> _Instructions for the task_
Only one stretch of the listing below is wanted: every line from the first to the line containing "class: Aves", set down exactly.

> _Supplied information_
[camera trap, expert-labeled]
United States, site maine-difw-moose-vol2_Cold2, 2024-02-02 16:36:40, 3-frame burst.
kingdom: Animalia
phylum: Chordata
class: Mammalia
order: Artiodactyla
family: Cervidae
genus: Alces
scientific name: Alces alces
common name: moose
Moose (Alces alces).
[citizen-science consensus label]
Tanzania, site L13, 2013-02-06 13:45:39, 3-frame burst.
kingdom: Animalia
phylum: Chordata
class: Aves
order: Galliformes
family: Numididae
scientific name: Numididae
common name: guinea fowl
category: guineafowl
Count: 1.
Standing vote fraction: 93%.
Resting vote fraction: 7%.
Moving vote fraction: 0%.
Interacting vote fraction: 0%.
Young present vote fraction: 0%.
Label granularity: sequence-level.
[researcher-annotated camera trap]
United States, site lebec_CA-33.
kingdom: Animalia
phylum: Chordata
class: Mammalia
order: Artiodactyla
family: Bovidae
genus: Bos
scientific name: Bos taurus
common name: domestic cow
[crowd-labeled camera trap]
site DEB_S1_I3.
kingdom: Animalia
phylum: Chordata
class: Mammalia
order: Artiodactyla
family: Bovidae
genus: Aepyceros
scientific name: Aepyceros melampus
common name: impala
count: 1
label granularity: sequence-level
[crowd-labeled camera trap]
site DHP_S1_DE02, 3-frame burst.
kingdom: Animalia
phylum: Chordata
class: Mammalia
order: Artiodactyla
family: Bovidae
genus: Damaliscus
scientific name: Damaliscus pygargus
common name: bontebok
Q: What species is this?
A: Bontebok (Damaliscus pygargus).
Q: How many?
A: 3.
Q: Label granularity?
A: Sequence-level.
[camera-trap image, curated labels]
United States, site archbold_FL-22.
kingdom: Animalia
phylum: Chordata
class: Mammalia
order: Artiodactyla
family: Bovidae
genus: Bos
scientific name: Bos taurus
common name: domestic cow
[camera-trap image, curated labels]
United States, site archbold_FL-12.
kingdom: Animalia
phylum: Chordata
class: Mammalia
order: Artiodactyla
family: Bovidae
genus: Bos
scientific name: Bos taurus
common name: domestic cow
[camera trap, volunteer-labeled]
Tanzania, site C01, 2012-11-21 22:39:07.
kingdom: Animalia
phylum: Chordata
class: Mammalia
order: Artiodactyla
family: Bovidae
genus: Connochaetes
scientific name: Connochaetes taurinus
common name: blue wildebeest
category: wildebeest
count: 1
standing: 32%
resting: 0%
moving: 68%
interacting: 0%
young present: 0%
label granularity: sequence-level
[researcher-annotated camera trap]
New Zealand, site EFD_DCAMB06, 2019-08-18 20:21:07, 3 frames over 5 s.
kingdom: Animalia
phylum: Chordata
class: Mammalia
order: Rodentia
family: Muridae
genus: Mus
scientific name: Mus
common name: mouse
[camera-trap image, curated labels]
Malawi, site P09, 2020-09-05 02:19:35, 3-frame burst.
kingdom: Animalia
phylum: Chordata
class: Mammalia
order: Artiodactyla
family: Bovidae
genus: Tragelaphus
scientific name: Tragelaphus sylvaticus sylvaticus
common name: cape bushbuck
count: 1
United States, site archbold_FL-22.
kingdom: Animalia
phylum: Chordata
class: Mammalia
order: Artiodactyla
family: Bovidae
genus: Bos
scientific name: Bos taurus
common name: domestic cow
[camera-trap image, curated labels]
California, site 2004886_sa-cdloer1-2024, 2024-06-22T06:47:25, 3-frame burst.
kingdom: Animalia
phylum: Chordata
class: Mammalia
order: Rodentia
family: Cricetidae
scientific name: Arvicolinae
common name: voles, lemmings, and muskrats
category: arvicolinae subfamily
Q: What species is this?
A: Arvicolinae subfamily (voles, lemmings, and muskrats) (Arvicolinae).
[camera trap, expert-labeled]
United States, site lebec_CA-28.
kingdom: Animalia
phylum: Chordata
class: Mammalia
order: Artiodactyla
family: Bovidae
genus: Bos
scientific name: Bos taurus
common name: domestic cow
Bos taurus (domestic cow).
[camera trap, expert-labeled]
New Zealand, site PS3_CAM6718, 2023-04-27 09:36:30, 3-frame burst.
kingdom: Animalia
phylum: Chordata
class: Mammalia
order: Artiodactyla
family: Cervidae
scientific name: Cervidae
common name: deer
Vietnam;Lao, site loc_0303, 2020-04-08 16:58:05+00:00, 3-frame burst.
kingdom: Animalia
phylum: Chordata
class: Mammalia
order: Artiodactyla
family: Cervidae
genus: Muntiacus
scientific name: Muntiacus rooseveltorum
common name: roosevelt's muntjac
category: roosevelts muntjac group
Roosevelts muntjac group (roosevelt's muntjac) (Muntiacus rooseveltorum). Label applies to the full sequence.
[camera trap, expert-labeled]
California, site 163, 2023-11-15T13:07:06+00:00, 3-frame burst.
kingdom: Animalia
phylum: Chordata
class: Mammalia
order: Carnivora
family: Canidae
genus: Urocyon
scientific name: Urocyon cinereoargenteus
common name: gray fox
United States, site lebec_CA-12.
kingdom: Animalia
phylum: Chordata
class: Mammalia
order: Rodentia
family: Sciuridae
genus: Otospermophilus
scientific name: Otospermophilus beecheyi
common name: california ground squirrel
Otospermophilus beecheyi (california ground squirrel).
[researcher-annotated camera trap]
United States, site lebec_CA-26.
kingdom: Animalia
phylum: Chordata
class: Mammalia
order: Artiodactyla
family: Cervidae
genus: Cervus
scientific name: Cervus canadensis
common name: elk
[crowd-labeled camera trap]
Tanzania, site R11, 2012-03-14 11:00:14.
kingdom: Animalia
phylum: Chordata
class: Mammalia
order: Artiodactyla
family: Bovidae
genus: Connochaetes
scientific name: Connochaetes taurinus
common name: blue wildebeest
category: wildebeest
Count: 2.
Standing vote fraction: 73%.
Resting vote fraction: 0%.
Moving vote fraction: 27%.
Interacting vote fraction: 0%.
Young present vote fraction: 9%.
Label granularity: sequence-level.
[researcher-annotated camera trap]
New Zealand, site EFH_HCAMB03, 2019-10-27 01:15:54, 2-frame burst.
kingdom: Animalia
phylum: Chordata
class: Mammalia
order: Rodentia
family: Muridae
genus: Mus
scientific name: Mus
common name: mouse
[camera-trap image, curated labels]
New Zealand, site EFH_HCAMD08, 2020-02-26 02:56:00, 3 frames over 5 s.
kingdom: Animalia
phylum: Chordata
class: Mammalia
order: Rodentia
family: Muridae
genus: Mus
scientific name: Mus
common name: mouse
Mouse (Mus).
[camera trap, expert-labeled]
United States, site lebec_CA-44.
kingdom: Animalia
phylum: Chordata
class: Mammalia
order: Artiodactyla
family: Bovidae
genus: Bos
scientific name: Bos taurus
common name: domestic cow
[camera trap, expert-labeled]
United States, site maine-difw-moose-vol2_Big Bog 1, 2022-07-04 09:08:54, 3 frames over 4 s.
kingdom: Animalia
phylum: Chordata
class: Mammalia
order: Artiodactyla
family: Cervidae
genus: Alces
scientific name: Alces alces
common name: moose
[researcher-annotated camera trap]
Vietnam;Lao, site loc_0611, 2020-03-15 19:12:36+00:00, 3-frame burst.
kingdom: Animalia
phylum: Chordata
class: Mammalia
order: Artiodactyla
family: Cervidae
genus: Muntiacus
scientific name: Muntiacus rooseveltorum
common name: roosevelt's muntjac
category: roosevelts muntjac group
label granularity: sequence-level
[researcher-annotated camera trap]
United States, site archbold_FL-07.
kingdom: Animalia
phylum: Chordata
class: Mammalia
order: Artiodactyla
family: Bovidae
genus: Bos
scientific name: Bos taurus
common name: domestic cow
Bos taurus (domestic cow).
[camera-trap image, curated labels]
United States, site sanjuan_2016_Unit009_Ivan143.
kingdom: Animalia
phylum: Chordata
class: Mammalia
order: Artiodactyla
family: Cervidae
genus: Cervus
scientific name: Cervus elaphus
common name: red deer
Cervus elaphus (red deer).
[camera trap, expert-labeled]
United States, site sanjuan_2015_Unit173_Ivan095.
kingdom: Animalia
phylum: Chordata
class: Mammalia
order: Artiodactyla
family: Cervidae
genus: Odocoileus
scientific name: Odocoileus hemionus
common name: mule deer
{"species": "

> _Output for this exercise_
[camera trap, expert-labeled]
United States, site maine-difw-moose-vol2_Cold2, 2024-02-02 16:36:40, 3-frame burst.
kingdom: Animalia
phylum: Chordata
class: Mammalia
order: Artiodactyla
family: Cervidae
genus: Alces
scientific name: Alces alces
common name: moose
Moose (Alces alces).
[citizen-science consensus label]
Tanzania, site L13, 2013-02-06 13:45:39, 3-frame burst.
kingdom: Animalia
phylum: Chordata
class: Aves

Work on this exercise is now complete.